Here is the opinion in Neshaminy School District v. Pennsylvania Human Relations Commission:
An utterly strange excerpt:
There can be no dispute that the Act is intended to be used to eliminate unlawful discriminatory practices, as defined by Section 5(i)(1), within Pennsylvania. The Commission’s authority is defined by the Act, and the Act’s plain language may not be ignored in an effort, however laudable, to pursue its spirit. Reviewing the Act’s plain language, the record, and the Commission’s Final Opinion and Order, we agree with the Commission that it had jurisdiction over the District and that the claims raised were not barred by the statute of limitations.

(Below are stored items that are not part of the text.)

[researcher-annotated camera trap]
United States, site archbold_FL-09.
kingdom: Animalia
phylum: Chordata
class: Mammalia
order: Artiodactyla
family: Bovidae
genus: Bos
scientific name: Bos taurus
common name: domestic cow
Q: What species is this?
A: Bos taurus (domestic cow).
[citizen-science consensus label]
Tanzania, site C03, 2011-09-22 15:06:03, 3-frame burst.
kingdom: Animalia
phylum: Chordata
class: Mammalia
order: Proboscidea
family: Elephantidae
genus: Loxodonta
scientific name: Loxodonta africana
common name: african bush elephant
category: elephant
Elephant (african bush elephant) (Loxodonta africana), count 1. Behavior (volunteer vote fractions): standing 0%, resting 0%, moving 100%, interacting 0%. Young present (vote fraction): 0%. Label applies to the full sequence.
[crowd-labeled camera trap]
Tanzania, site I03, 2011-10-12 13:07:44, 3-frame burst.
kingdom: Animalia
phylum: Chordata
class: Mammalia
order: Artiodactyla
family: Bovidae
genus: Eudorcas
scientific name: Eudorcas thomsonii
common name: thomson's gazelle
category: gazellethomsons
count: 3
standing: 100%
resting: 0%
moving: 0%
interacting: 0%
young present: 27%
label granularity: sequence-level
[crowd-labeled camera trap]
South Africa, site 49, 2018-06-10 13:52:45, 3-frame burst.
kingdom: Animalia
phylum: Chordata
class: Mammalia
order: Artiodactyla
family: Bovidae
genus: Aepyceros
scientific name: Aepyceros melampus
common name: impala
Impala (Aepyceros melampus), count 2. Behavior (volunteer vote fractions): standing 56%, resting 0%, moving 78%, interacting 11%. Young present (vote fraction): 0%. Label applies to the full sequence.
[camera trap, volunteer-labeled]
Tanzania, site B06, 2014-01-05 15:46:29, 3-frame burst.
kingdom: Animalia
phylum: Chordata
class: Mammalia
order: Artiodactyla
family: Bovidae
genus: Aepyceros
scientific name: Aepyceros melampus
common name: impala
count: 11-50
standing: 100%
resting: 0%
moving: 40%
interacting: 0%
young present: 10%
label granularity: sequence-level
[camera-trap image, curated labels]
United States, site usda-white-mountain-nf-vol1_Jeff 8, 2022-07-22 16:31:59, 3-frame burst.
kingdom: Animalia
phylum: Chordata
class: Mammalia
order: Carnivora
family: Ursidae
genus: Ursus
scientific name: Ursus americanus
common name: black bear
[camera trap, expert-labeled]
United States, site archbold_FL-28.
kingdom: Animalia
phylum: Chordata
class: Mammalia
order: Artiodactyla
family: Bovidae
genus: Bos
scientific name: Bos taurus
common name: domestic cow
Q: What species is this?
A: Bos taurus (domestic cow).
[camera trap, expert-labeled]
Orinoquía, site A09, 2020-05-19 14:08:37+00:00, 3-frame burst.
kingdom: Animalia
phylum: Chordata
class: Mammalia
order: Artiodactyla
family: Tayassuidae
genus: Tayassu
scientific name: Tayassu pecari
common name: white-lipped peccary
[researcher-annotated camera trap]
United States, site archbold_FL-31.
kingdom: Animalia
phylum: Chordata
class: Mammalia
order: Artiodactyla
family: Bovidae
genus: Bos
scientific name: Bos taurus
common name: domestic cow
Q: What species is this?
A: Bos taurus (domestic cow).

The Commission’s holding that the District violated Section 5(i)(1) based on the educational harm caused to non-Native American students was predicated on “[t]he non-Native American student bystanders [being] impacted by the District’s discrimination against Native Americans ….” (Final Op. and Order at 48 (emphasis added).) However, the Commission dismissed both claims alleging that the District committed an unlawful discriminatory practice causing harm to Native American students, on the basis that such harm was either speculative or not supported by the evidence. That dismissal was not appealed and is not before us. Because the Commission dismissed the claims of discrimination against Native American students, the predicate under Section 5(i)(1) to sustain the claim for harm to non-Native American students was not there. Therefore, the determination is not supported by the Act’s plain language. Accordingly, the Commission’s Order is reversed.